RECORD LIST:
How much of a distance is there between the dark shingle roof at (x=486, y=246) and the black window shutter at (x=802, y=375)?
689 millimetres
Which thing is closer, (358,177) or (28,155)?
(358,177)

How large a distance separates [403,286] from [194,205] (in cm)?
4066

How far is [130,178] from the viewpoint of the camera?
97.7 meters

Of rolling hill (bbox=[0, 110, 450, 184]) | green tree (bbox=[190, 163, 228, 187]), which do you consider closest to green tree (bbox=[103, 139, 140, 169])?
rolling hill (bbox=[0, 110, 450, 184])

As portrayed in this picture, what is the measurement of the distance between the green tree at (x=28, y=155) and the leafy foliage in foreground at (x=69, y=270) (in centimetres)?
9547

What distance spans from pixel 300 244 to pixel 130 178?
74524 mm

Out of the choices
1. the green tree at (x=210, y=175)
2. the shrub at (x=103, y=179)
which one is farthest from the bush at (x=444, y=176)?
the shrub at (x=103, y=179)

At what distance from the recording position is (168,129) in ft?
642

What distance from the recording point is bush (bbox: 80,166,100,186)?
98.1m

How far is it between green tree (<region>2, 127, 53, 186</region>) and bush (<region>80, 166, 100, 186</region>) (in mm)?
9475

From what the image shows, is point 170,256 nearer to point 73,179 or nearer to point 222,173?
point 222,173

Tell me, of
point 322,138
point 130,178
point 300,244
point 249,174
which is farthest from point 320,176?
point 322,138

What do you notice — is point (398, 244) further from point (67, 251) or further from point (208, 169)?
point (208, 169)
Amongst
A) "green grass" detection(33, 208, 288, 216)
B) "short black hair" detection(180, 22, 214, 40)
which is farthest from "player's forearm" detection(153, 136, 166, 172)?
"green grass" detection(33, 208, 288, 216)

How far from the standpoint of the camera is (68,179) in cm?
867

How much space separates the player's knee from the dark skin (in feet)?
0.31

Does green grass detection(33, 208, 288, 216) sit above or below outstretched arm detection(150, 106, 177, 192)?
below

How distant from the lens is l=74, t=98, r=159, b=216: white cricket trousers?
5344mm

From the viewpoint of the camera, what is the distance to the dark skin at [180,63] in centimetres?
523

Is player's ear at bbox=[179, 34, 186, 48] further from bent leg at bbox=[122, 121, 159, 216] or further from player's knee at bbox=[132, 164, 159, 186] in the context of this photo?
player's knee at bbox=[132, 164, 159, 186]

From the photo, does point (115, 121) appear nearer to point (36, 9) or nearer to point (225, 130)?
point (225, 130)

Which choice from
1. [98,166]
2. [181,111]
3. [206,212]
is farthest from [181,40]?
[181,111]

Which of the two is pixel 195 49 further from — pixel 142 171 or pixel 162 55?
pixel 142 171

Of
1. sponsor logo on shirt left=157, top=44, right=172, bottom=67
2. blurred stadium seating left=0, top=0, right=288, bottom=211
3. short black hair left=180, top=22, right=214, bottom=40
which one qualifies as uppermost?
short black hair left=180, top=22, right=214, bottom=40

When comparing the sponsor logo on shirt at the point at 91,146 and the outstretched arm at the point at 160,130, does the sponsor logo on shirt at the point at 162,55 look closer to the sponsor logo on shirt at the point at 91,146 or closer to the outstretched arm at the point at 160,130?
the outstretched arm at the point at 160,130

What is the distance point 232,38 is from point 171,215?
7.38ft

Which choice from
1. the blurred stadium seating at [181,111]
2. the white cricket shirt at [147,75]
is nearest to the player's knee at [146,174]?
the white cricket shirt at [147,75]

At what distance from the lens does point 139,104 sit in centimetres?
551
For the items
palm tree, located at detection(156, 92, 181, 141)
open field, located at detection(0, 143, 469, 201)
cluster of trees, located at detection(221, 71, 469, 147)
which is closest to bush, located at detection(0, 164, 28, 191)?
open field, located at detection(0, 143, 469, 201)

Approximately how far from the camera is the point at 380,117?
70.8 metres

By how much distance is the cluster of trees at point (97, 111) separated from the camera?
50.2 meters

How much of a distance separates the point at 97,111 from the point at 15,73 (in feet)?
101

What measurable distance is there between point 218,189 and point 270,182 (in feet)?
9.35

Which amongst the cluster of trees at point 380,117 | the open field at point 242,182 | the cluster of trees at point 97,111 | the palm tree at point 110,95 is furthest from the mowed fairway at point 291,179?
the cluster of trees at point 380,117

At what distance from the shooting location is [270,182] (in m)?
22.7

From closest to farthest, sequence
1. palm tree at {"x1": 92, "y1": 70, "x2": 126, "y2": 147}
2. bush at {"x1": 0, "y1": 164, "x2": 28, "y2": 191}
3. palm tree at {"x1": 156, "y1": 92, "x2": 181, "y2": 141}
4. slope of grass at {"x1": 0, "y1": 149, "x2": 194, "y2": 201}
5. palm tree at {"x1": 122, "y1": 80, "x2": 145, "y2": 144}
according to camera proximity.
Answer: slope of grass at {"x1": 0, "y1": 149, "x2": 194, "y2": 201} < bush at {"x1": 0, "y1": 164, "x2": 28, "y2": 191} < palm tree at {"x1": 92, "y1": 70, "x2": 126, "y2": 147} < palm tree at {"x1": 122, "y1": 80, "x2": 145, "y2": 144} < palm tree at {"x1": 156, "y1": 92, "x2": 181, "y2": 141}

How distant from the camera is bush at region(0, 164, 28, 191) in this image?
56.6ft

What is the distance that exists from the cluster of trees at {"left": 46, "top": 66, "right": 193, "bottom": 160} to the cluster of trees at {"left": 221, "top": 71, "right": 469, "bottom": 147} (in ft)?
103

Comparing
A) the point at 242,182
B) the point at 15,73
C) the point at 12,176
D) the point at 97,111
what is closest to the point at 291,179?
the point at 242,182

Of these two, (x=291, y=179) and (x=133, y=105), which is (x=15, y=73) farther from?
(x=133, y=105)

---

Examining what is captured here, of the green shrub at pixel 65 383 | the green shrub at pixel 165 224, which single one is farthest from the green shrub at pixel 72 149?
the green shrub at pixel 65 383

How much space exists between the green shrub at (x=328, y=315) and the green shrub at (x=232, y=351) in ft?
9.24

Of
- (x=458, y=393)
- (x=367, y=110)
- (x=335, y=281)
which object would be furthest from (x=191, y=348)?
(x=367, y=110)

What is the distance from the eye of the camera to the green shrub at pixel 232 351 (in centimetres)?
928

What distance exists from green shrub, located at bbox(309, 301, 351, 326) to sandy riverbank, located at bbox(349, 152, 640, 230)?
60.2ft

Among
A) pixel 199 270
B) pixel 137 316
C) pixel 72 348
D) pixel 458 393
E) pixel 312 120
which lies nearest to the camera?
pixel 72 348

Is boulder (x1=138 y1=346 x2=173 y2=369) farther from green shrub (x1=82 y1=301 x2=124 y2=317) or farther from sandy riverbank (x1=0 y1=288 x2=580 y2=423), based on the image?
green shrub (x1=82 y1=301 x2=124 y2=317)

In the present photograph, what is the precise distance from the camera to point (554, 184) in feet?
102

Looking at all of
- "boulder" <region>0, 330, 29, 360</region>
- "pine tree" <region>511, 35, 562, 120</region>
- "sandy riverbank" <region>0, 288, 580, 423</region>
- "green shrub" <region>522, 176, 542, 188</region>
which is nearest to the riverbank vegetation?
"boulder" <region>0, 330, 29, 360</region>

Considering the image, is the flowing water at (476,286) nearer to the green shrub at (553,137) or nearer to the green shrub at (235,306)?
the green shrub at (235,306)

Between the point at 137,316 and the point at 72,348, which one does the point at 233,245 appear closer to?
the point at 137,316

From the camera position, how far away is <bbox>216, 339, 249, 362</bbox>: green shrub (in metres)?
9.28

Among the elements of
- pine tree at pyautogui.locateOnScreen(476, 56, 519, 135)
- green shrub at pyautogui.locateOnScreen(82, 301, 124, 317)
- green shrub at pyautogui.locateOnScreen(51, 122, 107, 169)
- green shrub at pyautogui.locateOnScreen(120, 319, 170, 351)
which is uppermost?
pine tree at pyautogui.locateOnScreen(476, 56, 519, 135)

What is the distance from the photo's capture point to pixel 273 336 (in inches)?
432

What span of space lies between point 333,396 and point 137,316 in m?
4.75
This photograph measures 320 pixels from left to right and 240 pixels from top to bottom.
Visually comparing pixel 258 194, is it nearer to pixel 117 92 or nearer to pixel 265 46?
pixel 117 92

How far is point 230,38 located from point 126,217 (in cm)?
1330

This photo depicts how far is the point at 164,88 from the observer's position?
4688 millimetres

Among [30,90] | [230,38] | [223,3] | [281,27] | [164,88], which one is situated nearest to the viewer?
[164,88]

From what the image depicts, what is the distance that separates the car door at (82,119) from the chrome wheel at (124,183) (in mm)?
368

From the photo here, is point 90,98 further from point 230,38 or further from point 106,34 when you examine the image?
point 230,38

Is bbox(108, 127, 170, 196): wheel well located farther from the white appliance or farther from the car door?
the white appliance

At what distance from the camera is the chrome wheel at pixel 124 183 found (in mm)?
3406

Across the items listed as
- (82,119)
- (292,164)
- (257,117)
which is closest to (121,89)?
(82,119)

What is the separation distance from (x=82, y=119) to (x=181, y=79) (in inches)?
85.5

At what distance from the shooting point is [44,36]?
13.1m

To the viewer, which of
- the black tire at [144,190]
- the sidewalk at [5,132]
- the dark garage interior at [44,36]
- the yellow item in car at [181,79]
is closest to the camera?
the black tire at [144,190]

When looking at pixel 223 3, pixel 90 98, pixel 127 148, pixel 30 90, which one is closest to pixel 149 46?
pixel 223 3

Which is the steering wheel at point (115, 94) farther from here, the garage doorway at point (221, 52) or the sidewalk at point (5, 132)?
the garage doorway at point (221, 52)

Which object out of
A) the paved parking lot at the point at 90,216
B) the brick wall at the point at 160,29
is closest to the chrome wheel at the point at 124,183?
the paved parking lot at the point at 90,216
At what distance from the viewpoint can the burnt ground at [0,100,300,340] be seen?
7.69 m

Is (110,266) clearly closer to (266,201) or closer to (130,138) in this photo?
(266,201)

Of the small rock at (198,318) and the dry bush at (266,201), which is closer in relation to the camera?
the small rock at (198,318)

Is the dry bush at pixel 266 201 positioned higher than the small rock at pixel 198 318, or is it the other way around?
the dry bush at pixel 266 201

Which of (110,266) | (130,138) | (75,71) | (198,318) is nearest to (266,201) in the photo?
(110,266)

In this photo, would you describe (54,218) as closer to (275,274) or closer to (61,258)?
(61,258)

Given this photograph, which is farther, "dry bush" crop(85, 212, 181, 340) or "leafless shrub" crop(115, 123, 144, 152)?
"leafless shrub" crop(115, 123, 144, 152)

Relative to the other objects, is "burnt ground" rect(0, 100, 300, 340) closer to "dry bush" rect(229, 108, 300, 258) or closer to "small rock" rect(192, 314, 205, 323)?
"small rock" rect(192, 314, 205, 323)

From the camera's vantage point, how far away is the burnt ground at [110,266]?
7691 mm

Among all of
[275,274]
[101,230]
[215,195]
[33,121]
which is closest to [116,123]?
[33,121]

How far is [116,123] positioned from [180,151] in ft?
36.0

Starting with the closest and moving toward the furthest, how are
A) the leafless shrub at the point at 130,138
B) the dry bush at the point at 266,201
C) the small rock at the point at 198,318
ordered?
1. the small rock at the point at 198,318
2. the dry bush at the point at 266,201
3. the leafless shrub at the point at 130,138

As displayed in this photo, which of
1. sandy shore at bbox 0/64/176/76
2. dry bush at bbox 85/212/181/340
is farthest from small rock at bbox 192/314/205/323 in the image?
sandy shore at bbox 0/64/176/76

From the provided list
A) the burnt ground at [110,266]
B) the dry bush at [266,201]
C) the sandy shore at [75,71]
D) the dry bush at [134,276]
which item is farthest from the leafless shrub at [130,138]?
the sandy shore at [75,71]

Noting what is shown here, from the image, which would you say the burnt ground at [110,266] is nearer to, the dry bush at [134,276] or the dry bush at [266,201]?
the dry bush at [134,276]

---

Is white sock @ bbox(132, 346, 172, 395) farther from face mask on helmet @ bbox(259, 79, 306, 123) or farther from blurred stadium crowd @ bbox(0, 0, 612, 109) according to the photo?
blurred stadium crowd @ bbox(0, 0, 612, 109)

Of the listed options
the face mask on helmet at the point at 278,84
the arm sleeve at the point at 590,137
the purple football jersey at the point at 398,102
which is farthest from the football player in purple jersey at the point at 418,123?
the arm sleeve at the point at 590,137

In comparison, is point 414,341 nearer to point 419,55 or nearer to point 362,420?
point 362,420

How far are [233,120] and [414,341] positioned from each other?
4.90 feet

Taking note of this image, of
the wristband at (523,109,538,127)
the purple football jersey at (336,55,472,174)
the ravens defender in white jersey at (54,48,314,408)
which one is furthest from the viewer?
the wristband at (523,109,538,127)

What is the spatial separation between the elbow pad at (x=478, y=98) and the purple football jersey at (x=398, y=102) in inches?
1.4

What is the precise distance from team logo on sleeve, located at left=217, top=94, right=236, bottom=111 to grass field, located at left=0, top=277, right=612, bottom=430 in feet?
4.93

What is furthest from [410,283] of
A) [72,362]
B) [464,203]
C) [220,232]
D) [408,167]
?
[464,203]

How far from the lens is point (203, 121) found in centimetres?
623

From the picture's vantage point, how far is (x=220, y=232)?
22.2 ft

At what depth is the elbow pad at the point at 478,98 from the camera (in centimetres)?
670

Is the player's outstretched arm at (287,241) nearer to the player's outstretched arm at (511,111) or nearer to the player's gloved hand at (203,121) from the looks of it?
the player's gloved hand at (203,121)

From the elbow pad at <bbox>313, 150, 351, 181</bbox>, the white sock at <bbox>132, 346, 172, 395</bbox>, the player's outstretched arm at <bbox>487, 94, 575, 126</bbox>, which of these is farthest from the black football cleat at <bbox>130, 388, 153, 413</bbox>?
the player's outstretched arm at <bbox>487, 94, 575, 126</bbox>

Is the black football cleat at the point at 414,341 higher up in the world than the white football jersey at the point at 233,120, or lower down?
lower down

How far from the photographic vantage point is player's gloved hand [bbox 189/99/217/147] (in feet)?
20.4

PROMPT: Write out the records again from the line with "How much of a distance is" up to and including the line with "97.7 meters", keeping the requests unchanged. Multiply every number in the answers, both distances and coordinates, by 0.4 and round each result to the number of decimals it had, with halves rounded up.

RESULT OF THE TASK:
How much of a distance is there between the dark shingle roof at (x=486, y=246) and the black window shutter at (x=802, y=375)?
276 millimetres
Which thing is closer, (358,177) or (28,155)?
(143,71)

How large a distance separates [403,286] from [194,205] (in cm)?
1626

How far is [130,178] from the viewpoint of the camera?
39.1 meters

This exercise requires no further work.